Most people, even non-pilots, know that airlines pressurize the cabins of their aircraft. They may not know that the maximum cabin pressure allowed is the equivalent of 8,000 ft. In general aviation, most people are not flying around in pressurized aircraft. But is it the pressure that is important or is it the oxygen? As most of you already know, it is oxygen that matters more. Or is it that simple?
Oxygen makes up about 20% of the Earth’s atmosphere. It doesn’t really matter the altitude; the percentage stays pretty constant. But there is a relationship between atmospheric pressure and the amount of oxygen. As altitude increases, air pressure decreases. As air pressure decreases, the number of molecules of air decreases.
At 50,000 ft there are a lot fewer molecules of air. So while oxygen still makes up 20% of the atmosphere at 50,000 ft, there aren’t enough molecules OR enough pressure to feed your need. In fact, at 50,000 ft you have about 10 seconds before you lose the ability to control an aircraft. Actually, at 50,000 ft the air pressure is so low that you have to start worrying about the dissolved gasses in your blood deciding they would like to be gasses again, like when you open a bottle of soda. This is exactly what causes the bends when a diver surfaces too quickly.
Going back to the question of “is it the air pressure or is it the oxygen,” the answer is … both. Inside our lungs, the exchange of gasses is governed by the fractional pressure of each gas involved, called partial pressure, and there is competition between oxygen, carbon dioxide, and water vapor. As the air pressure decreases, and the number of oxygen molecules also decreases, so does the partial pressure of oxygen. The brain is very sensitive to a lack of oxygen. Once you get below a certain partial pressure of oxygen, your ability to adequately supply oxygen to your brain takes a nosedive, and maybe your aircraft with it.
General aviation 14 CFR 91.211 says that you only need supplemental oxygen if you fly above 12,500 ft for more than 30 min so long as you don’t exceed 14,000 ft. Any time above 14,000 ft requires oxygen for the minimum required flight crew and above 15,000 ft oxygen is required for all persons. That might lead you to believe that 12,500 ft is the point where we need to start worrying that the partial pressure of oxygen is low enough that we should be concerned, but you would be wrong. The law is not based on human physiology. Rumor has it that 14 CFR 91.211 was written to allow for the crossing of the Sierra Nevada without the need for adding the expense of oxygen equipment, but I cannot confirm this rumor.
As it turns out, right about 10,000 ft is the magic altitude where the partial pressure of oxygen drops enough that most people will start to suffer the effects of reduced oxygen. This is why the military sets their supplemental oxygen requirement at 10,000 ft; it lines up with actual human physiology.
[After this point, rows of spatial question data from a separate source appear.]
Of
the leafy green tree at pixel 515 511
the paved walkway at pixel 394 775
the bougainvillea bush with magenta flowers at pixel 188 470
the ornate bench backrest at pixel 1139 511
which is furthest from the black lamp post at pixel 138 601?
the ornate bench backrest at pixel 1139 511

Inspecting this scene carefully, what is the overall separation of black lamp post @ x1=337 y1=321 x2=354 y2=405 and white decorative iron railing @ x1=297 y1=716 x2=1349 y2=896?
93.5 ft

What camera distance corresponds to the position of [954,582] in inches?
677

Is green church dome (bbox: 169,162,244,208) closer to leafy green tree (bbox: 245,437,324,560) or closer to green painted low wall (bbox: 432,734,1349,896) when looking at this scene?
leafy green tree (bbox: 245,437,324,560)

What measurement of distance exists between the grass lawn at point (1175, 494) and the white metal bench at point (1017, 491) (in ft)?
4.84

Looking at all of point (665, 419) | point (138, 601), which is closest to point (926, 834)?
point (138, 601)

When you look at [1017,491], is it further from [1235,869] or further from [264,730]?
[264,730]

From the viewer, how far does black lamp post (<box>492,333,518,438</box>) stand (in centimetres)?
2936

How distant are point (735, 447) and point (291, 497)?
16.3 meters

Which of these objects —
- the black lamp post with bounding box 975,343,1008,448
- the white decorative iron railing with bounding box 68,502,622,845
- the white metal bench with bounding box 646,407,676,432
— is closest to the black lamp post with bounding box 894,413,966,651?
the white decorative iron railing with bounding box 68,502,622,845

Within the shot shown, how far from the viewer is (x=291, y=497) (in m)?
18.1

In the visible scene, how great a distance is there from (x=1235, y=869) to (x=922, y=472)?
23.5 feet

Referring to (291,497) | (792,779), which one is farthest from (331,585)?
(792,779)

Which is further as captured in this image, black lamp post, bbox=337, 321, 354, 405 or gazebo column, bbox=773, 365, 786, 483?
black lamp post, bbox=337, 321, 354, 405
Supplemental oxygen works by increasing the content of oxygen going directly into your lungs to increase the partial pressure sufficiently enough to counteract the drop in overall air pressure. With proper equipment and 100% supplemental oxygen you can move that 10,000 ft pressure line up to about 40,000 ft.
My own personal experience is that I will have noticeable symptoms of hypoxia at about 11,000 ft. That probably means I have unrecognized symptoms even before that such as delayed reaction time and/or impaired decision making. Keep in mind that every individual will be different. Some people with chronic illnesses or tobacco use will likely have symptoms even before 10,000 ft.
Our recommendation is that for all non-pressurized flights above 10,000 ft the flight crew should be using supplemental oxygen. In future articles, we can expand on the relationship between oxygen and human physiology as it relates to flight.
 “14 CFR § 25.841 – Pressurized cabins.,” LII / Legal Information Institute. https://www.law.cornell.edu/cfr/text/14/25.841 (accessed Dec. 05, 2021).
 J. Davis, R. Johnson, J. Stepanek, and J. Forgarty, Fundamentals of Aerospace Medicine, 4th ed. Lippincott Williams & Wilkins, 2008.